- **RECORDS FOR THIS TASK**
____
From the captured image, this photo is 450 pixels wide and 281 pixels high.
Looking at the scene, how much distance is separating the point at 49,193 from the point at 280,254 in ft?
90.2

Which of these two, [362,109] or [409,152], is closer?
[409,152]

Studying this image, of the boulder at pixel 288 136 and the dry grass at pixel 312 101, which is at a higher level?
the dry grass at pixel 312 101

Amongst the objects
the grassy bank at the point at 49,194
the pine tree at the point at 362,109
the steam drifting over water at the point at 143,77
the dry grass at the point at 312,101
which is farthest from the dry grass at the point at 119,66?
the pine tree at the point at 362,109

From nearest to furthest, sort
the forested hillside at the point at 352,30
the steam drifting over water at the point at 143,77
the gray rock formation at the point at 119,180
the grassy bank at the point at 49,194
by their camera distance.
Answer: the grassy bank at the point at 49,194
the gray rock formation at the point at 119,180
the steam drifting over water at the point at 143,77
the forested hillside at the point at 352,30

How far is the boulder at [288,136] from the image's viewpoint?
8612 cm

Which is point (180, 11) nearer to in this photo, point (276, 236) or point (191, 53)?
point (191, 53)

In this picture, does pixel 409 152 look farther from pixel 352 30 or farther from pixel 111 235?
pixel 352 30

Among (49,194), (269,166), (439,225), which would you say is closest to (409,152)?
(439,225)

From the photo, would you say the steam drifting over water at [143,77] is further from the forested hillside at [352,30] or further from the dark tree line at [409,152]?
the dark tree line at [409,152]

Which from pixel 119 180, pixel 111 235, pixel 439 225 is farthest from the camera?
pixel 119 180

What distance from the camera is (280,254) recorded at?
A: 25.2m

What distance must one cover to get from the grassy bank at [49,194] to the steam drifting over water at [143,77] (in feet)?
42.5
____
- **WHAT YOU WILL DO**
Write out every one of the records above again, word for word and without any change.

- **FINISHED EXERCISE**
From the captured image, this photo is 450 pixels wide and 281 pixels high.
Looking at the scene, how much distance is separating the point at 49,193 from the point at 280,254 in ft?
90.2

Which of these two, [362,109] or [409,152], is closer?
[409,152]

Studying this image, of the boulder at pixel 288 136 and the dry grass at pixel 312 101, which is at a higher level?
the dry grass at pixel 312 101

Amongst the objects
the grassy bank at the point at 49,194
the pine tree at the point at 362,109
the steam drifting over water at the point at 143,77
the dry grass at the point at 312,101
which is farthest from the dry grass at the point at 119,66?
the pine tree at the point at 362,109

From nearest to furthest, sort
the forested hillside at the point at 352,30
the steam drifting over water at the point at 143,77
the gray rock formation at the point at 119,180
the grassy bank at the point at 49,194
by their camera distance.
Answer: the grassy bank at the point at 49,194
the gray rock formation at the point at 119,180
the steam drifting over water at the point at 143,77
the forested hillside at the point at 352,30

How far is the boulder at [288,136] from the image's viewpoint?
8612 cm

Which is point (180, 11) nearer to in this photo, point (276, 236) or point (191, 53)?
point (191, 53)

In this picture, does pixel 409 152 look farther from pixel 352 30 or farther from pixel 111 235?
pixel 352 30

Among (49,194), (269,166), (439,225), which would you say is closest to (409,152)?
(439,225)

From the photo, would you say the steam drifting over water at [143,77] is further from the forested hillside at [352,30] or further from the dark tree line at [409,152]?
the dark tree line at [409,152]

Which from pixel 119 180, pixel 111 235, pixel 439 225 is farthest from the camera?
pixel 119 180

What distance from the camera is (280,254) recorded at?
A: 25.2m

What distance must one cover to get from the grassy bank at [49,194] to the steam drifting over water at [143,77] (in feet)?
42.5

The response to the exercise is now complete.